The fast pace of our society impels people, organizations, businesses, educational institutions and politicians to seek and adopt changes in the name of progress, but far too often, such changes bring little change of substance or value and sometimes even bring results that are less satisfactory than the realities before the changes. Many such actions are ill-conceived or poorly thought-out, while others are taken in the interest of current situations or “feel good” issues. Education has fallen prey to such ill-advised actions more and more over the last half century or so.
The two current “instigators” of such “progress” are technology and STEM-mania. While technology clearly offers benefits to learning, its impending take-over of our educational system has nothing to do with educational quality or academic excellence. It has to do with convenience and cost, period! As a school board member for six years, I heard quarterly reports on how engaged students were with their classroom devices, how intrigued they were, how much more they enjoyed their lessons. Once I left the board, I started substitute teaching in our local schools, and I have to say, the pictures painted were certainly rosier than the realities I have witnessed. Middle-school students all with devices in front of them are not necessarily more engaged, but they are being kept busy. And there certainly are no real indications that they are learning more.

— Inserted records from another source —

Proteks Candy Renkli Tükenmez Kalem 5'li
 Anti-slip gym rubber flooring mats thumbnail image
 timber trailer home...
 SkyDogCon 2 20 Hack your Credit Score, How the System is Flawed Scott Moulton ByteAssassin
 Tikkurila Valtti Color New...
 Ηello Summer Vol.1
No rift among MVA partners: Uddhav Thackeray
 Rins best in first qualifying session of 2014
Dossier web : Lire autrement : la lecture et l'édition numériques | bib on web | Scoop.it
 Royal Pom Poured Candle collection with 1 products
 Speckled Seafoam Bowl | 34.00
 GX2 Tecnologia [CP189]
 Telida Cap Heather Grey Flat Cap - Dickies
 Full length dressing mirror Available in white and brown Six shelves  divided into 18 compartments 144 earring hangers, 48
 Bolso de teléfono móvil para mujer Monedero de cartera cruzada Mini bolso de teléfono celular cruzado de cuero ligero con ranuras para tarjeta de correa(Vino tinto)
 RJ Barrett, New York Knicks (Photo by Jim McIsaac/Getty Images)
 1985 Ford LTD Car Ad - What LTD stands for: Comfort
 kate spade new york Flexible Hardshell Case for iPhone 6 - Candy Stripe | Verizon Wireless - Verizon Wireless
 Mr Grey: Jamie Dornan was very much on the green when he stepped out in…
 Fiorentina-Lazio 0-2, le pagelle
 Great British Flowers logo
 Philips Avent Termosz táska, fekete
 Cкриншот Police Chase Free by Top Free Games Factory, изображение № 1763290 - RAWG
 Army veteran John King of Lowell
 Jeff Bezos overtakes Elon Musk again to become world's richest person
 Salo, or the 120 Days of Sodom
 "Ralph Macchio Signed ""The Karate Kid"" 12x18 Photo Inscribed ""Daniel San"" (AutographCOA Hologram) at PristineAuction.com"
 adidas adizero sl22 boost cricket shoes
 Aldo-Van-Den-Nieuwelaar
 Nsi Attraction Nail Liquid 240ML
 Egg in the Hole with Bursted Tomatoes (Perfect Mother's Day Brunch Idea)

Online coursework has indeed improved accessibility, but schools have taken this medium well beyond mere accessibility, and the reasoning has nothing to do with quality. It all has to do with enrollment numbers, retention, and cost. And our students are suffering. They simply are not learning as much or as deeply as they once were. That is not to say that online education lacks any value at all, but often the courses are poorly constructed, they are written by a single person, the content has led to standardization, and the instructors are often poorly trained and/or overburdened. As a former faculty director/co-chair for a large, for-profit institution on the East Coast, I saw those issues daily.
The mania that is STEM education has also led to curricular shifts and requirement alterations that have little to do with real education and more to do with test results and job training. STEM has propelled our schools (at ever lower levels) to focus more on glorified vocational training than on truly educating the minds of our young people. Those disciplines should attract young minds curious about the world and its workings, not because they will make their student record look better for college entrance or because they might want to be in a STEM career.
Change is not necessarily progress, and progress does not ensure positive change. Unfortunately, the overwhelming concern of educational leaders is too often tied to dollar signs than to the young minds with which they are being entrusted.